このように、従来のＡＡＲＳを用いたアミノ酸定量法では、産生されるピロリン酸等の量が少ないため多段階酵素反応を用いた蛍光法などによる高感度分析が必要であったが、本発明方法に於いて、形成されたアミノアシルＡＭＰ-ＡＡＲＳ複合体からＡＡＲＳ及びアミノ酸を遊離し、再度それらをアミノアシルＡＭＰ-ＡＡＲＳ複合体の形成に繰り返し利用することによって、試料中に少ないアミノ酸しか含まれていない場合であっても、多量のピロリン酸や水素イオンを産生させることができるため、多段階酵素反応を用いた蛍光法などによる高感度分析は不必要であることが分かった。従って、本発明によって、ＡＡＲＳを用いて測定対象のアミノ酸を選択的且つ簡便、高感度に定量する方法及びアミノ酸定量用キットを提供することが可能となった。

Claims

　以下の各工程を含む工程（Ｉ）：
（工程Ｉ－１）二価イオン又はポリアミンの存在下、試料中のＬ体及び／又はＤ体のアミノ酸（Ｌ-ＡＡ及び/又はＤ-ＡＡ）、該アミノ酸に対応するアミノアシルｔＲＮＡ合成酵素（ＡＡＲＳ）、及び、アデノシン三リン酸（ＡＴＰ）を反応させて、アミノアシルアデニル酸（アミノアシルＡＭＰ）とＡＡＲＳから成る複合体（アミノアシルＡＭＰ-ＡＡＲＳ複合体）を形成させる反応（反応１）を含む工程；
（工程Ｉ－２）反応１及び／又は反応３で形成されたアミノアシルＡＭＰ-ＡＡＲＳ複合体とヌクレオチドを反応させて、該複合体からＡＡＲＳ及びアミノ酸（Ｌ-ＡＡ及び/又はＤ-ＡＡ）を遊離させる反応（反応２）を含む工程；
（工程Ｉ－３）反応２で遊離されたアミノ酸（Ｌ-ＡＡ及び/又はＤ-ＡＡ）及び/又はＡＡＲＳを反応１において再利用することによってアミノアシルＡＭＰ-ＡＡＲＳ複合体反応を形成させる反応（反応３）を含む工程；及び、
（工程Ｉ－４）工程Ｉ－２及び工程Ｉ－３を繰り返す工程、並びに、
工程（Ｉ）で生じた反応産生物の量を測定し、該反応産生物の測定量に基づきＬ体及び／又はＤ体のアミノ酸の量を決定することを含む工程（ＩＩ）、
を含む、試料中のアミノ酸定量方法。
　イオン感応性電界効果トランジスタ、ガラス電極膜、又は、多電極電位計測計により電位変化を測定することによって、工程（Ｉ）で生じた反応産生物の量を測定する、請求項１に記載のアミノ酸定量方法。

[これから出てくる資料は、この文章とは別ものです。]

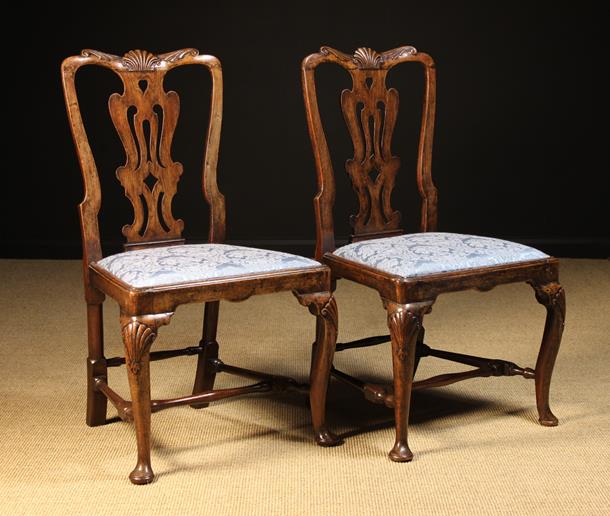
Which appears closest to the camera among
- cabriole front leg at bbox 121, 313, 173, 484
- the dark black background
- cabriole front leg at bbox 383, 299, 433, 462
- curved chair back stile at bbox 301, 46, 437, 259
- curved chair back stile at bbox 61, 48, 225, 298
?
cabriole front leg at bbox 121, 313, 173, 484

　吸光度法により吸光度変化を測定することによって、工程（Ｉ）で生じた反応産生物の量を測定する、請求項１に記載のアミノ酸定量方法。
　工程（Ｉ）で生じる反応産生物として、ピロリン酸又は水素イオンの少なくとも何れか１つを測定する、請求項１～３のいずれか一項に記載のアミノ酸定量方法。
　工程（Ｉ）で生じた反応産生物のモル数が試料中のアミノ酸のモル数より多いことを特徴とする、請求項１～４のいずれか一項に記載のアミノ酸定量方法。
前処理として、試料中のＬ体又はＤ体のアミノ酸の何れか一方を除去することを特徴とする、請求項１～５のいずれか一項に記載のアミノ酸定量方法。
　請求項１～６のいずれか一項に記載のアミノ酸定量方法を実施するためのアミノ酸定量用キットであって、ＡＴＰ、ヌクレオチド及び該アミノ酸に対応するＡＡＲＳを含む、前記アミノ酸定量用キット。